Наступила тишина, нарушаемая лишь жужжанием – занавес наползал на экран. Но Доктор продолжал смотреть прямо перед собой, словно завороженный зрелищем, которое было скрыто от остальных. – Но все же, – возразил Влк, – что могут сделать несколько одиноких бойцов во времена, когда по Европе бродит призрак гуманизма? Что может прогрессивная, но разобщенная интеллектуальная элита, когда года не проходит, чтобы очередное правительство, уступив моральному террору писателей и прочих деклассированных элементов, не отменило высшую меру, эту движущую силу истории, не будь которой даже самые цивилизованные народы по сей день прыгали бы по деревьям вместе с обезьянами? – А для этого, – живо отозвался Доктор, вновь преображаясь из глубокомысленного философа в увлеченного оратора и неутомимого организатора, – не надо терять чувства перспективы, а значит, веры в способность неиспорченных человеческих сообществ к возрождению! Что с того, если два-три дряхлых правительства до срока отправят своих палачей на пенсию? Ведь в то же самое время правительство нового типа в слаборазвитой, но, как видим, прогрессивной стране казнит своих предшественников перед телекамерами! А другое правительство в еще менее развитом, но, как видим, еще более прогрессивном регионе отправляет на обработку разом два миллиона провинившихся граждан (правда, несколько примитивным способом „kill as can kill"[27]27
«убивай, как можешь» (англ.)
[Закрыть])? Вот он, ex oriente lux,[28]28
свет с востока (лат.)
[Закрыть] освещающий европейскую тьму.
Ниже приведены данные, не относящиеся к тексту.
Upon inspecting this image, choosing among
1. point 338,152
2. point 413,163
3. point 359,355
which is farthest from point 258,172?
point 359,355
И наш долг – уже сегодня сделать все, чтобы завтра этот свет, одухотворенный нашим опытом, воссиял в новых Акциях!
– Каким образом, – недоуменно спросил Влк, – в нашем плачевном положении, когда мы сами висим на волоске, можно оздоровлять ситуацию на другом конце света?
– Пиво, – улыбаясь, произнес Доктор. Влк и Шимса посмотрели на него с опаской.
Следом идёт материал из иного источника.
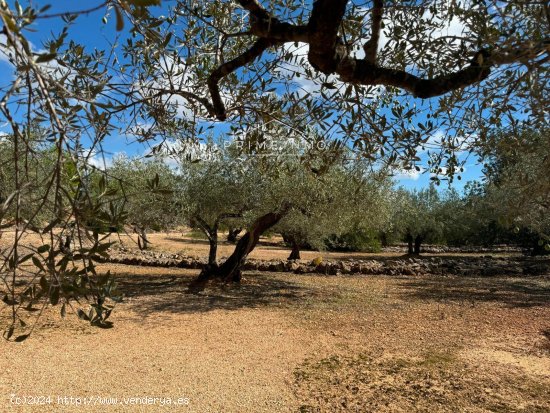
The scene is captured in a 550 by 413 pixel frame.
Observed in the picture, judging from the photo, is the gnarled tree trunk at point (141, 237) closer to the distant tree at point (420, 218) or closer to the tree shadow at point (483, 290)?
the tree shadow at point (483, 290)

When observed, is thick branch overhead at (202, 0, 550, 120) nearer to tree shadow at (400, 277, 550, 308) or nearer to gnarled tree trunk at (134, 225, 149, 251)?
gnarled tree trunk at (134, 225, 149, 251)

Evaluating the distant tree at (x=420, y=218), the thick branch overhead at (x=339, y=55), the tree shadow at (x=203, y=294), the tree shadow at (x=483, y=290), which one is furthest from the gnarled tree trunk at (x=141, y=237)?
the distant tree at (x=420, y=218)

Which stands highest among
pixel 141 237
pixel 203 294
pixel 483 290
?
pixel 141 237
– Пиво, – повторил Доктор ровным голосом, доказывавшим, что он не впал в душевное расстройство и в будущем этого делать не собирается, – веками было традиционным продуктом двух европейских народов. И если сегодня его пьют и папуасы, и эскимосы, то за это они должны благодарить не свои правительства и не ООП, а нескольких чешских и баварских пивоваров, которые свою любовь к пиву, свои силы и талант поставили на службу жаждущему человечеству. Да, у вас сегодня мало клиентов. Зато тем больше у вас времени и энергии! Так принесите их на алтарь великого дела просвещения! Мы гордимся соотечественниками, прославившими на весь мир наше стекло и сырки к пиву. Но ведь наша родина прежде всего – колыбель педагогики. Так неужели мастерство наших людей, подготовленных нами в профессиональном, идейном и моральном отношениях, не сможет пригодиться вождям черных, желтых, а хоть бы и серо-буро-малиновых революций на всех континентах? Разве кто-нибудь назовет нас нацией музыкантов даже сегодня, когда музыкальные фестивали проводятся в каждой, извините за выражение, – воскликнул Доктор, и в его голосе прозвучала безудержность фанатика, – жопе? Почему бы нам не заставить говорить о себе как о нации самых искусных, самых образованных, самых гуманных палачей?! – Но ведь для этого, – прошептал Влк, и впервые за долгие годы ему пришлось собрать все силы, чтобы его металлический голос не задрожал от волнения, – нам придется создать школу… – А почему бы, – спросил Доктор таким тоном, словно уже вручал им ключи от здания школы, – и нет?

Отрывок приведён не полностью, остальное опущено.